Anatomy of An Offense
A scattering of thoughts on Princeton, Pete Carril and basketball’s most deliberate system.
In all likelihood, Princeton University will never win the men’s NCAA National Championship. Not next season, not in 10 years, and probably not in the 21st Century. Were the Tigers to somehow reach the Sweet 16, even, it would be one of the greatest basketball accomplishments in school history.
If this sounds unduly harsh, bear in mind there are many demographic, cultural and economic factors at play, the foremost being that Princeton is a member of the Ivy League and therefore does not offer basketball scholarships to promising young players. Without a scholarship, Princeton costs about $50,000 per year (if you factor in room and board), and that number keeps going up. It’s also very hard to qualify academically for Princeton, as you may have heard.

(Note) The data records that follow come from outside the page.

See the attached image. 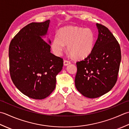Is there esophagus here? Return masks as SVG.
Returning <instances> with one entry per match:
<instances>
[{
	"mask_svg": "<svg viewBox=\"0 0 129 129\" xmlns=\"http://www.w3.org/2000/svg\"><path fill=\"white\" fill-rule=\"evenodd\" d=\"M71 63V62L69 61H67V60H64L63 61V64L64 66H67L68 64H70Z\"/></svg>",
	"mask_w": 129,
	"mask_h": 129,
	"instance_id": "obj_1",
	"label": "esophagus"
}]
</instances>
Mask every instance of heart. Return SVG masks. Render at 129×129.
I'll return each instance as SVG.
<instances>
[{
  "mask_svg": "<svg viewBox=\"0 0 129 129\" xmlns=\"http://www.w3.org/2000/svg\"><path fill=\"white\" fill-rule=\"evenodd\" d=\"M94 36L90 28L68 26L60 29L51 43L52 51L61 55L67 46L68 52L76 59H83L92 51Z\"/></svg>",
  "mask_w": 129,
  "mask_h": 129,
  "instance_id": "heart-1",
  "label": "heart"
}]
</instances>
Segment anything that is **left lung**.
Instances as JSON below:
<instances>
[{
	"instance_id": "1",
	"label": "left lung",
	"mask_w": 129,
	"mask_h": 129,
	"mask_svg": "<svg viewBox=\"0 0 129 129\" xmlns=\"http://www.w3.org/2000/svg\"><path fill=\"white\" fill-rule=\"evenodd\" d=\"M99 35L91 53L76 63L77 90L86 98H97L106 93L116 83L121 59L119 43L109 29L96 24Z\"/></svg>"
}]
</instances>
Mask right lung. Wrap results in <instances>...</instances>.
I'll use <instances>...</instances> for the list:
<instances>
[{
  "mask_svg": "<svg viewBox=\"0 0 129 129\" xmlns=\"http://www.w3.org/2000/svg\"><path fill=\"white\" fill-rule=\"evenodd\" d=\"M50 20L31 23L23 28L10 43V74L14 85L29 98L42 100L54 90L56 76L62 69L63 59L51 53V41L42 38Z\"/></svg>",
  "mask_w": 129,
  "mask_h": 129,
  "instance_id": "obj_1",
  "label": "right lung"
}]
</instances>
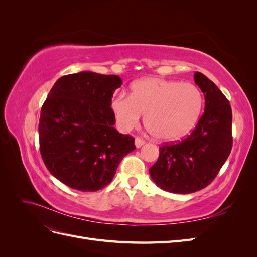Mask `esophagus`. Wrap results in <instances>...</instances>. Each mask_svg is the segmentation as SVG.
Here are the masks:
<instances>
[{"label":"esophagus","mask_w":257,"mask_h":257,"mask_svg":"<svg viewBox=\"0 0 257 257\" xmlns=\"http://www.w3.org/2000/svg\"><path fill=\"white\" fill-rule=\"evenodd\" d=\"M143 145H145L144 139L141 138V137H136L135 138V146H136V148H141Z\"/></svg>","instance_id":"obj_1"}]
</instances>
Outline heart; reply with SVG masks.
<instances>
[{
    "mask_svg": "<svg viewBox=\"0 0 257 257\" xmlns=\"http://www.w3.org/2000/svg\"><path fill=\"white\" fill-rule=\"evenodd\" d=\"M110 106L122 131L133 130L146 114V125L154 137L176 142L195 127L204 97L192 83L148 77L131 85V95H115Z\"/></svg>",
    "mask_w": 257,
    "mask_h": 257,
    "instance_id": "heart-1",
    "label": "heart"
}]
</instances>
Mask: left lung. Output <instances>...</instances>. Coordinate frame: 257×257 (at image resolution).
Segmentation results:
<instances>
[{"instance_id": "left-lung-1", "label": "left lung", "mask_w": 257, "mask_h": 257, "mask_svg": "<svg viewBox=\"0 0 257 257\" xmlns=\"http://www.w3.org/2000/svg\"><path fill=\"white\" fill-rule=\"evenodd\" d=\"M194 80L205 96V112L192 133L177 144L160 148V157L150 167L152 180L162 190L190 194L213 181L232 147V113L228 99L199 72Z\"/></svg>"}]
</instances>
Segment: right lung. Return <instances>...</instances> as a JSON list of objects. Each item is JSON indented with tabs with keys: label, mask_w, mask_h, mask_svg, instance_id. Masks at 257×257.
Returning <instances> with one entry per match:
<instances>
[{
	"label": "right lung",
	"mask_w": 257,
	"mask_h": 257,
	"mask_svg": "<svg viewBox=\"0 0 257 257\" xmlns=\"http://www.w3.org/2000/svg\"><path fill=\"white\" fill-rule=\"evenodd\" d=\"M122 79L79 72L61 77L41 110L38 136L46 167L62 183L82 192L109 184L120 162L136 149L116 131L111 98Z\"/></svg>",
	"instance_id": "add662e5"
}]
</instances>
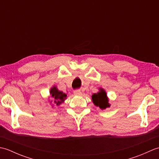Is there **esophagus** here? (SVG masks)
Segmentation results:
<instances>
[{
  "label": "esophagus",
  "mask_w": 159,
  "mask_h": 159,
  "mask_svg": "<svg viewBox=\"0 0 159 159\" xmlns=\"http://www.w3.org/2000/svg\"><path fill=\"white\" fill-rule=\"evenodd\" d=\"M74 95H75V96H82V93L80 92L79 90L74 91Z\"/></svg>",
  "instance_id": "34e87169"
}]
</instances>
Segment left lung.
Listing matches in <instances>:
<instances>
[{
  "label": "left lung",
  "instance_id": "left-lung-1",
  "mask_svg": "<svg viewBox=\"0 0 159 159\" xmlns=\"http://www.w3.org/2000/svg\"><path fill=\"white\" fill-rule=\"evenodd\" d=\"M92 102L94 105L104 110L108 107H110L111 104L109 103V98L107 97V92L102 88L99 89V92L93 93L92 96Z\"/></svg>",
  "mask_w": 159,
  "mask_h": 159
}]
</instances>
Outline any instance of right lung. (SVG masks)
I'll use <instances>...</instances> for the list:
<instances>
[{"instance_id": "add662e5", "label": "right lung", "mask_w": 159, "mask_h": 159, "mask_svg": "<svg viewBox=\"0 0 159 159\" xmlns=\"http://www.w3.org/2000/svg\"><path fill=\"white\" fill-rule=\"evenodd\" d=\"M67 99V94L59 91L57 87L54 85L50 90V96L48 97V100L51 104L52 108L56 106H59L61 104L64 102Z\"/></svg>"}]
</instances>
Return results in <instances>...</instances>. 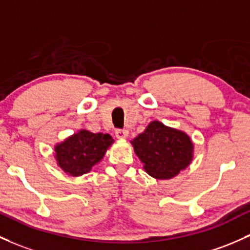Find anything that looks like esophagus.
<instances>
[{
    "instance_id": "esophagus-1",
    "label": "esophagus",
    "mask_w": 250,
    "mask_h": 250,
    "mask_svg": "<svg viewBox=\"0 0 250 250\" xmlns=\"http://www.w3.org/2000/svg\"><path fill=\"white\" fill-rule=\"evenodd\" d=\"M128 130L127 129H117L115 131V135L117 139H127L128 138Z\"/></svg>"
}]
</instances>
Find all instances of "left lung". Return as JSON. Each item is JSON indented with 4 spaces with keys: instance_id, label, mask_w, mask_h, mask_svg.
Here are the masks:
<instances>
[{
    "instance_id": "left-lung-1",
    "label": "left lung",
    "mask_w": 250,
    "mask_h": 250,
    "mask_svg": "<svg viewBox=\"0 0 250 250\" xmlns=\"http://www.w3.org/2000/svg\"><path fill=\"white\" fill-rule=\"evenodd\" d=\"M144 169L155 179H171L193 159V144L182 130L153 121L131 141Z\"/></svg>"
}]
</instances>
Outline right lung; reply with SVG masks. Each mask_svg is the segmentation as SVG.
Returning a JSON list of instances; mask_svg holds the SVG:
<instances>
[{
  "label": "right lung",
  "mask_w": 250,
  "mask_h": 250,
  "mask_svg": "<svg viewBox=\"0 0 250 250\" xmlns=\"http://www.w3.org/2000/svg\"><path fill=\"white\" fill-rule=\"evenodd\" d=\"M112 144L109 134L81 129L54 147L57 165L68 175H83L102 160Z\"/></svg>",
  "instance_id": "add662e5"
}]
</instances>
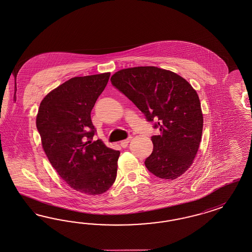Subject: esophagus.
<instances>
[{
	"label": "esophagus",
	"instance_id": "obj_1",
	"mask_svg": "<svg viewBox=\"0 0 252 252\" xmlns=\"http://www.w3.org/2000/svg\"><path fill=\"white\" fill-rule=\"evenodd\" d=\"M130 140L131 137L127 138L126 139H125V140H122L121 142H120V145H121L123 148L127 147V145H128V143L130 142Z\"/></svg>",
	"mask_w": 252,
	"mask_h": 252
}]
</instances>
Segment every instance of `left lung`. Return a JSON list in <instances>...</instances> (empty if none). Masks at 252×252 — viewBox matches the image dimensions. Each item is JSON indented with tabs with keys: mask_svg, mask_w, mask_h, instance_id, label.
Wrapping results in <instances>:
<instances>
[{
	"mask_svg": "<svg viewBox=\"0 0 252 252\" xmlns=\"http://www.w3.org/2000/svg\"><path fill=\"white\" fill-rule=\"evenodd\" d=\"M111 82L161 132L152 137L154 150L144 162L148 170L163 180L183 175L192 164L202 137L196 91L177 73L152 66L121 69Z\"/></svg>",
	"mask_w": 252,
	"mask_h": 252,
	"instance_id": "1",
	"label": "left lung"
}]
</instances>
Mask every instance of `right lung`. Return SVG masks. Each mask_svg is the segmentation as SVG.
I'll return each mask as SVG.
<instances>
[{
  "mask_svg": "<svg viewBox=\"0 0 252 252\" xmlns=\"http://www.w3.org/2000/svg\"><path fill=\"white\" fill-rule=\"evenodd\" d=\"M110 72L73 77L42 100L36 117L44 153L61 178L76 191L101 194L113 185L119 151L93 141L91 111Z\"/></svg>",
  "mask_w": 252,
  "mask_h": 252,
  "instance_id": "right-lung-1",
  "label": "right lung"
}]
</instances>
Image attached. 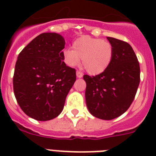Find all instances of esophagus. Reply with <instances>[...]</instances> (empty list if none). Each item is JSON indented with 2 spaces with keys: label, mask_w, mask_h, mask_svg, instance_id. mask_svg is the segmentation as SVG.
<instances>
[{
  "label": "esophagus",
  "mask_w": 156,
  "mask_h": 156,
  "mask_svg": "<svg viewBox=\"0 0 156 156\" xmlns=\"http://www.w3.org/2000/svg\"><path fill=\"white\" fill-rule=\"evenodd\" d=\"M76 76L78 77V78H81V77H83V73L80 71H79V70H77L76 71Z\"/></svg>",
  "instance_id": "34e87169"
}]
</instances>
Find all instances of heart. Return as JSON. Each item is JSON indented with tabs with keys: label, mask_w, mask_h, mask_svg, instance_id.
Masks as SVG:
<instances>
[{
	"label": "heart",
	"mask_w": 156,
	"mask_h": 156,
	"mask_svg": "<svg viewBox=\"0 0 156 156\" xmlns=\"http://www.w3.org/2000/svg\"><path fill=\"white\" fill-rule=\"evenodd\" d=\"M73 49L64 51L65 62L74 67L81 58L85 69L92 75L105 71L113 57V47L109 41L89 36H83L74 41Z\"/></svg>",
	"instance_id": "heart-1"
}]
</instances>
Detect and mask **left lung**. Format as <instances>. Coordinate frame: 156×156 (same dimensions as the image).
Listing matches in <instances>:
<instances>
[{"label": "left lung", "mask_w": 156, "mask_h": 156, "mask_svg": "<svg viewBox=\"0 0 156 156\" xmlns=\"http://www.w3.org/2000/svg\"><path fill=\"white\" fill-rule=\"evenodd\" d=\"M113 47V57L107 69L90 76L85 97L87 108L94 116L110 120L123 114L133 102L140 83V66L128 43L107 37Z\"/></svg>", "instance_id": "1"}]
</instances>
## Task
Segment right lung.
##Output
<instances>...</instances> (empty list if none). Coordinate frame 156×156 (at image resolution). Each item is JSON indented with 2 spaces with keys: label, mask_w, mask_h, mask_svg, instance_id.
Masks as SVG:
<instances>
[{
  "label": "right lung",
  "mask_w": 156,
  "mask_h": 156,
  "mask_svg": "<svg viewBox=\"0 0 156 156\" xmlns=\"http://www.w3.org/2000/svg\"><path fill=\"white\" fill-rule=\"evenodd\" d=\"M65 44L60 34L44 33L18 56L14 94L22 110L36 120H50L61 113L76 79L75 69L63 62Z\"/></svg>",
  "instance_id": "1"
}]
</instances>
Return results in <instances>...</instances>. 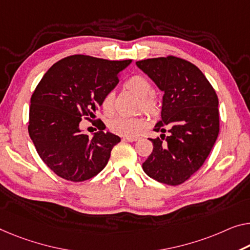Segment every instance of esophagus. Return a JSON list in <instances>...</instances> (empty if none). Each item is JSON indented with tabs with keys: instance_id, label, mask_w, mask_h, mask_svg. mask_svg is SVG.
Masks as SVG:
<instances>
[{
	"instance_id": "obj_1",
	"label": "esophagus",
	"mask_w": 250,
	"mask_h": 250,
	"mask_svg": "<svg viewBox=\"0 0 250 250\" xmlns=\"http://www.w3.org/2000/svg\"><path fill=\"white\" fill-rule=\"evenodd\" d=\"M138 139H139V137H124V140L130 141V143H132V141H137Z\"/></svg>"
}]
</instances>
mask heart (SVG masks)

Hindered by its own traditions and the unbending standards of the Ivy League, Princeton cannot recruit the country’s best athletes, or even the best athletes in the New York metro area. The historic New Jersey university will never steal a Kemba Walker or Fab Melo; those guys go to UConn or Syracuse, not Princeton. And whenever the Tigers play their way into the NCAA Tournament—a very difficult task in the one-bid Ivy—they are invariably the underdog. A first-round exit is usually in the offing.
Still, against the odds, Princeton’s basketball team has basked in the limelight of several memorable moments. In March 1989, the underdog Tigers, coached by the legendary Carril, nearly beat top-seeded Georgetown in the first round of the NCAA’s. The Tigers ran their trademark offense to perfection, cutting and moving and shooting open threes. In the end, Georgetown’s Alonzo Mourning blocked a final shot from Princeton’s Bob Scrabis, and the Hoyas held on for a 50-49 victory. Had No. 16 Princeton prevailed, it would have been “the greatest upset in the history of the Tournament,” according to the excitable Dick Vitale.
More first-round heartbreakers followed: 68-64 against Arkansas in 1990; 50-48 versus Villanova in ’91. Close games, narrow defeats, Carril’s craftiness and meticulous preparation on full display.
The ’96 Tigers finally broke through. In a first-round NCAA Tournament game in Indianapolis, Princeton outfoxed mighty UCLA (the defending National Champion) and won by a single basket, 43-41. The upset reverberated across America: a 14-seed had beaten a 3, and they had done it with stingy defense and teamwork.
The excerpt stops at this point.